Executive Director’s Message: The Power And Meaning Behind Juneteenth

I felt the power listening to the incoming NASW National President Mit Joyner’s closing remarks on day one of the National Virtual Conference. Truth to Power. 

As an elementary school student learning about the Emancipation Proclamation, I naively associated the end of slavery with equality.  I quickly learned during my junior high school years that there was no freedom in the Jim Crow era. Watershed events like Selma, Birmingham, Jackson and Watts uprising were seared in my memory and remain vivid to this very day.  With massive protests across the country, just like now, I was hopeful we’d see a new era of equality. 

I first learned about Juneteenth about 20 years ago when I attended a local celebration. I would go on to attend a celebration almost every year (except for times like COVID-19). The celebrations were in parks, Grange Halls, and more formal settings. There was food, music, and entertainment. Every event had us singing the Black National Anthem, “Lift Every Voice and Sing”. One of my favorite versions of this song was performed by Ms. Kim Weston at Wattstax concert in Los Angeles

Lincoln’s Emancipation Proclamation ended slavery on January 1, 1863, but slavery did not end in Texas until June 19, 1865 when Union General Gordon Granger arrived in Galveston. Enslaved people weren’t freed in Union-held territories until enactment of the 13th amendment of the U.S. Constitution on December 18, 1865. While Black communities ecstatically celebrated their freedom on Juneteenth, few outside the Black community knew or participated in these celebrations. Not until the 21st century did Juneteenth become more widely known and is now recognized in most states and is even recognized as a holiday by some localities and companies. 

It took over 2.5 years for slavery to end in the U.S., however, racism did not end with slavery and continues to this day in some form or another despite Granger’s 1865 declaration of “absolute equality of personal rights and the rights of property…” Juneteenth is the true independence day for black people since July 4th didn’t apply to them in 1776. 

Juneteenth can be and should be celebrated by all Americans because it reminds us that if any of us are oppressed, discriminated against, and murdered by police, then none of us are truly free. July 4th was not a day of freedom for all Americans for another 89 years. While all of us (with some exceptions e.g. immigrants) may be “free,” we won’t be able to enjoy these freedoms until we are all equal. 

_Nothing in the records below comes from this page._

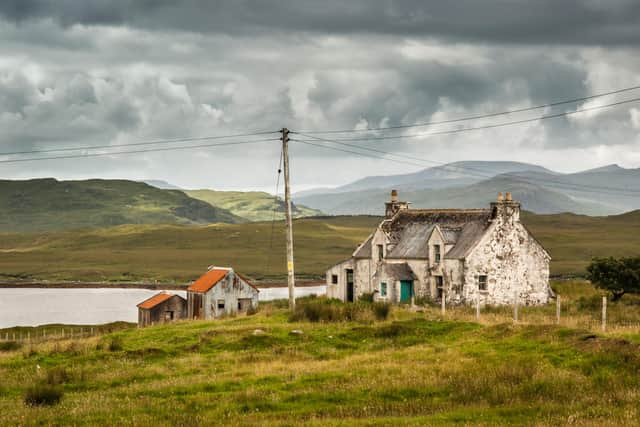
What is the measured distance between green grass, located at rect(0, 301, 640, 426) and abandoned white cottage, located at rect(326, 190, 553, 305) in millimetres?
21779

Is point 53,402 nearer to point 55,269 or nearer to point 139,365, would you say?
point 139,365

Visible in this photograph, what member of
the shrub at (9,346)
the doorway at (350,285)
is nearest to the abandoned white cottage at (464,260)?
the doorway at (350,285)

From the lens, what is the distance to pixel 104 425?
19.2 m

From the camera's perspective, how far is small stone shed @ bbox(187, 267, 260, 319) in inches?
2640

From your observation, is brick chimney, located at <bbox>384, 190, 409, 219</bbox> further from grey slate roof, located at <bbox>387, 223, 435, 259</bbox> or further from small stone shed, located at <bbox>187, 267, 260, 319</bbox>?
small stone shed, located at <bbox>187, 267, 260, 319</bbox>

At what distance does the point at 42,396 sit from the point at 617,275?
1639 inches

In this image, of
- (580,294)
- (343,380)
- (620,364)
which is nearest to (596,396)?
(620,364)

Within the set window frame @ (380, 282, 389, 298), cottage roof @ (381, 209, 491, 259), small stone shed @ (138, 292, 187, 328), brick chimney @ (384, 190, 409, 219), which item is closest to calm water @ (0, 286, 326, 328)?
small stone shed @ (138, 292, 187, 328)

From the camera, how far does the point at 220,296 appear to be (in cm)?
6806

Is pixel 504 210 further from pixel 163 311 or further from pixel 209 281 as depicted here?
pixel 163 311

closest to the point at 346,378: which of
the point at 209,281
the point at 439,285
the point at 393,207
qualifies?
the point at 439,285

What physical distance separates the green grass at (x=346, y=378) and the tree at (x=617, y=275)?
23637 mm

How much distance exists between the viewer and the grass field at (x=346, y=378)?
19.7 metres

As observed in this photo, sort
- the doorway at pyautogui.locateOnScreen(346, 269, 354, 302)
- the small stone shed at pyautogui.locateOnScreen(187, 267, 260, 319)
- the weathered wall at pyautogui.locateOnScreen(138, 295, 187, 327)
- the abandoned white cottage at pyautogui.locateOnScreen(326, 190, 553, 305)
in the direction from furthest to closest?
the small stone shed at pyautogui.locateOnScreen(187, 267, 260, 319) < the weathered wall at pyautogui.locateOnScreen(138, 295, 187, 327) < the doorway at pyautogui.locateOnScreen(346, 269, 354, 302) < the abandoned white cottage at pyautogui.locateOnScreen(326, 190, 553, 305)
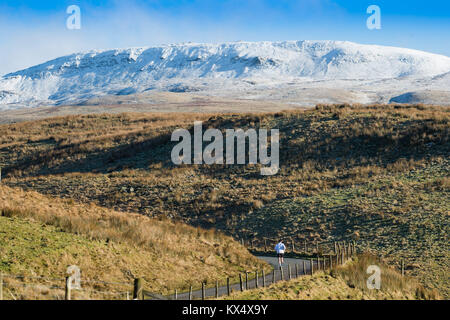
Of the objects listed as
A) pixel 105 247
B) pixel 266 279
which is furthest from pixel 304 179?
pixel 105 247

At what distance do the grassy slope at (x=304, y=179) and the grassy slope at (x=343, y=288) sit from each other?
2.21 m

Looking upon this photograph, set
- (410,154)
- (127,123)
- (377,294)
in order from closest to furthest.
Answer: (377,294)
(410,154)
(127,123)

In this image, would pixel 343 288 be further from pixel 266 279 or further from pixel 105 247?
pixel 105 247

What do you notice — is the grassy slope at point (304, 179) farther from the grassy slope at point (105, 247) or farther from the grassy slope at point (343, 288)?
the grassy slope at point (105, 247)

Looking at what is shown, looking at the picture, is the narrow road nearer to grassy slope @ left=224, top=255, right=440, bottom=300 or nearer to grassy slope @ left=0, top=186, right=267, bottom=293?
grassy slope @ left=0, top=186, right=267, bottom=293

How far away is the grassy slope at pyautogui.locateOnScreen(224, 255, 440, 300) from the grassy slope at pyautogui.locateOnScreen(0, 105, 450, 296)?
7.26 ft

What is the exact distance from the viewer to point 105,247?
20.5 metres

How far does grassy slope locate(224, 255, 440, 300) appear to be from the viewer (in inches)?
647

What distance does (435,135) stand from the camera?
45906 mm

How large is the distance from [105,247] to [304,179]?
2488 cm
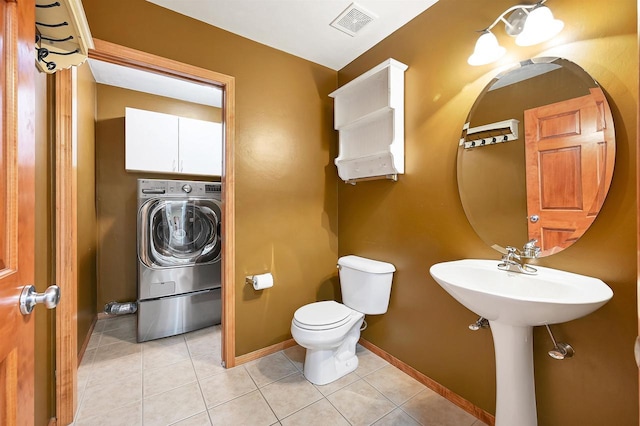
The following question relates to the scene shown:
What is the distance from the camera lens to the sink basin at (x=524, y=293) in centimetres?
90

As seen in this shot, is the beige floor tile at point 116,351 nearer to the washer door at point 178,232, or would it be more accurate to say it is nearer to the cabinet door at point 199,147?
the washer door at point 178,232

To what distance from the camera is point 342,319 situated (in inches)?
70.1

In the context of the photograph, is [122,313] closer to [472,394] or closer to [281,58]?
[281,58]

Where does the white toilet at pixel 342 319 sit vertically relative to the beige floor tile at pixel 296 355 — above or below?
above

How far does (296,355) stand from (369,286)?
0.84 meters

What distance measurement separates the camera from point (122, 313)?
2.73 metres

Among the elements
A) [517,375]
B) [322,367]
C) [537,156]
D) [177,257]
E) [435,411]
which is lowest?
[435,411]

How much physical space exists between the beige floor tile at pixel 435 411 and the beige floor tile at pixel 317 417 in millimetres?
398

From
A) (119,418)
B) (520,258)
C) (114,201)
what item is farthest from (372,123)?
(114,201)

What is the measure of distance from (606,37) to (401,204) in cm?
119

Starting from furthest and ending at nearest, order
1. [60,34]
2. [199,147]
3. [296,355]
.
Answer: [199,147] → [296,355] → [60,34]

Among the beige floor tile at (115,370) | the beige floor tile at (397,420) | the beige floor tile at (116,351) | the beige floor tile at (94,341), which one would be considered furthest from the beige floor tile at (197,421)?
the beige floor tile at (94,341)

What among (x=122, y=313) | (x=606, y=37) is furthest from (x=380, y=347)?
(x=122, y=313)

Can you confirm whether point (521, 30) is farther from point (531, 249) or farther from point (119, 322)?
point (119, 322)
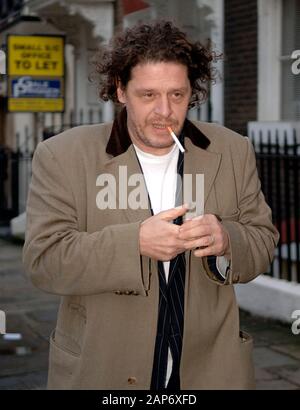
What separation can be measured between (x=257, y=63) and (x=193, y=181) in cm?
631

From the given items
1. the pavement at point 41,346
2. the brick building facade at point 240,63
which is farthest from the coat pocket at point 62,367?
the brick building facade at point 240,63

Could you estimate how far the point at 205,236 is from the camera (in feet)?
6.83

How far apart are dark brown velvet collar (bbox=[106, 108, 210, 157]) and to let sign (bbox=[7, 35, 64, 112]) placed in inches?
375

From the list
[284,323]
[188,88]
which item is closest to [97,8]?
[284,323]

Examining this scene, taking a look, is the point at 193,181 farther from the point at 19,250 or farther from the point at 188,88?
the point at 19,250

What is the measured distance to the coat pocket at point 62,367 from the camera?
2309mm

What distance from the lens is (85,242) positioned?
2133mm

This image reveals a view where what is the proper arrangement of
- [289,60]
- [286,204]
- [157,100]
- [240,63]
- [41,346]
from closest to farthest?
[157,100] < [41,346] < [286,204] < [289,60] < [240,63]

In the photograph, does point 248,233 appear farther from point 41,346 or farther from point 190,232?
point 41,346

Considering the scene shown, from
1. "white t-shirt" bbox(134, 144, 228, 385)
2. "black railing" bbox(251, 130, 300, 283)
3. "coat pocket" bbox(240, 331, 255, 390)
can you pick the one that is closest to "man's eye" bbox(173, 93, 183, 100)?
"white t-shirt" bbox(134, 144, 228, 385)

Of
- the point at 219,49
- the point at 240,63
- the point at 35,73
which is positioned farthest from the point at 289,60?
the point at 35,73

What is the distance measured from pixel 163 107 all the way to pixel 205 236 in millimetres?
439

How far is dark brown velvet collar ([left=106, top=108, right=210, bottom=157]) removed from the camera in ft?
7.61

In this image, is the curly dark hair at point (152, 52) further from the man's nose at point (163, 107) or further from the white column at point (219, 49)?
the white column at point (219, 49)
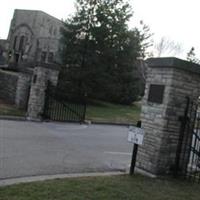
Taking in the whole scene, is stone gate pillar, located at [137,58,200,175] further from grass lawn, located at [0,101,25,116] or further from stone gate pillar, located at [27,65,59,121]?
grass lawn, located at [0,101,25,116]

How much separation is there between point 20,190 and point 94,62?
66.5ft

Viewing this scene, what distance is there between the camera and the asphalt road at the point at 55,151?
728 centimetres

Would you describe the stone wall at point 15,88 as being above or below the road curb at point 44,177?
above

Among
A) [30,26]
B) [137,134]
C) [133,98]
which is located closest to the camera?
[137,134]

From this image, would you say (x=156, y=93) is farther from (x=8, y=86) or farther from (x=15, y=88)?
(x=8, y=86)

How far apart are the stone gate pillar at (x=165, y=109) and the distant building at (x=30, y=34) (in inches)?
1908

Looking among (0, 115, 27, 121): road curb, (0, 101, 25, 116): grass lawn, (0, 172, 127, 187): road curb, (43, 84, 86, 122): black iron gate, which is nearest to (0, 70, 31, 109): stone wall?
(0, 101, 25, 116): grass lawn

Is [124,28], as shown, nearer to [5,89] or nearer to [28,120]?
[5,89]

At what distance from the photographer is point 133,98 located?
31328 mm

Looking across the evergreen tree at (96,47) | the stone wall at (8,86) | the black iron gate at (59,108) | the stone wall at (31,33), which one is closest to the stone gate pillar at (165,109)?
the black iron gate at (59,108)

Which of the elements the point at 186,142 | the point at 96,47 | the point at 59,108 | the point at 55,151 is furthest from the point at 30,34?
the point at 186,142

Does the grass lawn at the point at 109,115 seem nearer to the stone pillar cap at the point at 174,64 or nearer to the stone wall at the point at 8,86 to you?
the stone wall at the point at 8,86

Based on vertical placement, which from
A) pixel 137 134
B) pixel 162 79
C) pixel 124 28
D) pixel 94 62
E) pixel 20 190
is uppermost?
pixel 124 28

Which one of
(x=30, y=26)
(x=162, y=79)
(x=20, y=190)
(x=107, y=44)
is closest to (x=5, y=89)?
(x=107, y=44)
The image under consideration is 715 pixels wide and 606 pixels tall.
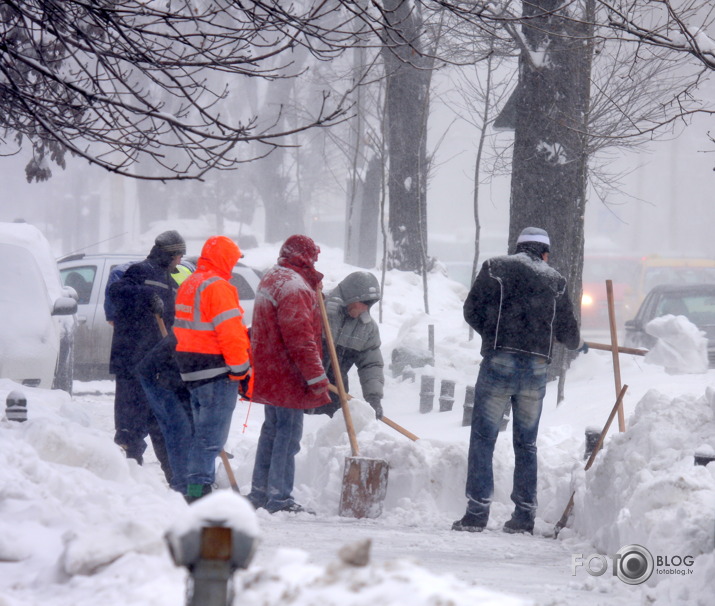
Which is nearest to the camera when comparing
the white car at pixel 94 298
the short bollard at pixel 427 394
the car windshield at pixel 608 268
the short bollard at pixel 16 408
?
the short bollard at pixel 16 408

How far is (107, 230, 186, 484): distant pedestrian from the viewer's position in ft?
21.9

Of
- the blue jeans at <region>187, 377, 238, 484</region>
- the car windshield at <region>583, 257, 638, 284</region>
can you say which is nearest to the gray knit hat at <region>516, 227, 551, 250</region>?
the blue jeans at <region>187, 377, 238, 484</region>

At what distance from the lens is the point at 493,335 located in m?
5.91

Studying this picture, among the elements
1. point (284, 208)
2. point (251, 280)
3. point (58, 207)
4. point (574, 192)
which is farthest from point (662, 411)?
point (58, 207)

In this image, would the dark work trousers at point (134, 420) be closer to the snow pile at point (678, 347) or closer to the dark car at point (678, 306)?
the snow pile at point (678, 347)

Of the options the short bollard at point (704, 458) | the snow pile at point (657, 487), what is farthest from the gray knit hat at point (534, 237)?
the short bollard at point (704, 458)

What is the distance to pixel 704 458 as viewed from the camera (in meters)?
4.87

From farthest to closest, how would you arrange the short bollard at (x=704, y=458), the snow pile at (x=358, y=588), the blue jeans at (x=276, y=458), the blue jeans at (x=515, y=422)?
the blue jeans at (x=276, y=458) → the blue jeans at (x=515, y=422) → the short bollard at (x=704, y=458) → the snow pile at (x=358, y=588)

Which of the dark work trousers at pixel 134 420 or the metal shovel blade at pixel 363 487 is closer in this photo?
the metal shovel blade at pixel 363 487

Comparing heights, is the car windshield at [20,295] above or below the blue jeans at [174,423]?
above

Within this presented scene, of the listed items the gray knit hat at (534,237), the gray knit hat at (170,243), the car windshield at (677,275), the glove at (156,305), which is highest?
the gray knit hat at (534,237)

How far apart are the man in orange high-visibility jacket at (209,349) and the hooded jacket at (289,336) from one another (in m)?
0.35

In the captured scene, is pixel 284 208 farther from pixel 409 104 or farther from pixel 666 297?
pixel 666 297

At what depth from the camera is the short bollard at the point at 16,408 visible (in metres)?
5.62
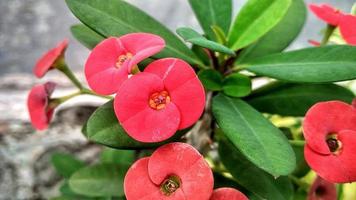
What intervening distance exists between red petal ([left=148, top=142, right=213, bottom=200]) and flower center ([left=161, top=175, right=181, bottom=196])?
0.03 ft

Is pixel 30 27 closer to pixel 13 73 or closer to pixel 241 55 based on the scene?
pixel 13 73

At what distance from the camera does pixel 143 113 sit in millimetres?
807

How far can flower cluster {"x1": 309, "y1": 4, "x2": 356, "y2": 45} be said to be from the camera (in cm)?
98

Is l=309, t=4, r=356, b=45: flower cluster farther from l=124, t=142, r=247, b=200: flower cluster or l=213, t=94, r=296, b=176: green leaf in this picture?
l=124, t=142, r=247, b=200: flower cluster

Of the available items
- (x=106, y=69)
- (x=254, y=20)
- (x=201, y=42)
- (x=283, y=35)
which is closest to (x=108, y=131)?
(x=106, y=69)

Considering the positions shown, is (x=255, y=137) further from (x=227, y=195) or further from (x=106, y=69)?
(x=106, y=69)

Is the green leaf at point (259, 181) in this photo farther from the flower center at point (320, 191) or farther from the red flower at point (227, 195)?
the red flower at point (227, 195)

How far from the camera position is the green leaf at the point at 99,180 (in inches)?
45.4

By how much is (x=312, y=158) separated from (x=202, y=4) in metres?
0.48

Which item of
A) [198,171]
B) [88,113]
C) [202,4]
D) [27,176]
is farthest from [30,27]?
[198,171]

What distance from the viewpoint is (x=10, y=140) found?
5.51 feet

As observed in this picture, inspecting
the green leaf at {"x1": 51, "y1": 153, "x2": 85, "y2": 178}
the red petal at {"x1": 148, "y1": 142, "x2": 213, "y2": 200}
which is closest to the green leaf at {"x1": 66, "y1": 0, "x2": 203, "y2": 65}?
the red petal at {"x1": 148, "y1": 142, "x2": 213, "y2": 200}

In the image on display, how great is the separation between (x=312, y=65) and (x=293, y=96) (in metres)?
0.19

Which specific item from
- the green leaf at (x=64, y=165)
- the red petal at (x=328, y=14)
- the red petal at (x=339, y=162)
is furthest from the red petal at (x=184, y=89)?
the green leaf at (x=64, y=165)
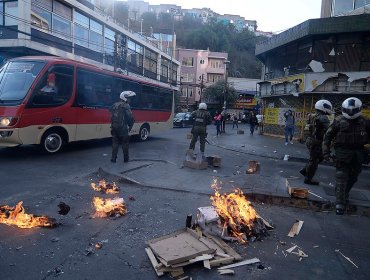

It may be difficult to find hope in the current political and pandemic conditions. In the 1960s, the Jackson State and Kent State killings proved me too hopeful. From the end of the racist Vietnam War and enrolling in social work school, I became more hopeful. Watching the officers who beat Rodney King, and who killed Oscar Grant, Michael Brown, Trayvon Martin and countless others, walk free, I became less hopeful. And then this year, with Ahmaud Arbery, Breonna Taylor, George Floyd and Tony McDade, I almost lost hope altogether. But massive national and global protests, and the consciousness of my daughters and nieces, hope is coming back and ready for action. 

Together, with the power of social work and the power of hope in our younger generation, we can continue working towards an America which strives for true equality. I know we all can do more; I know I can.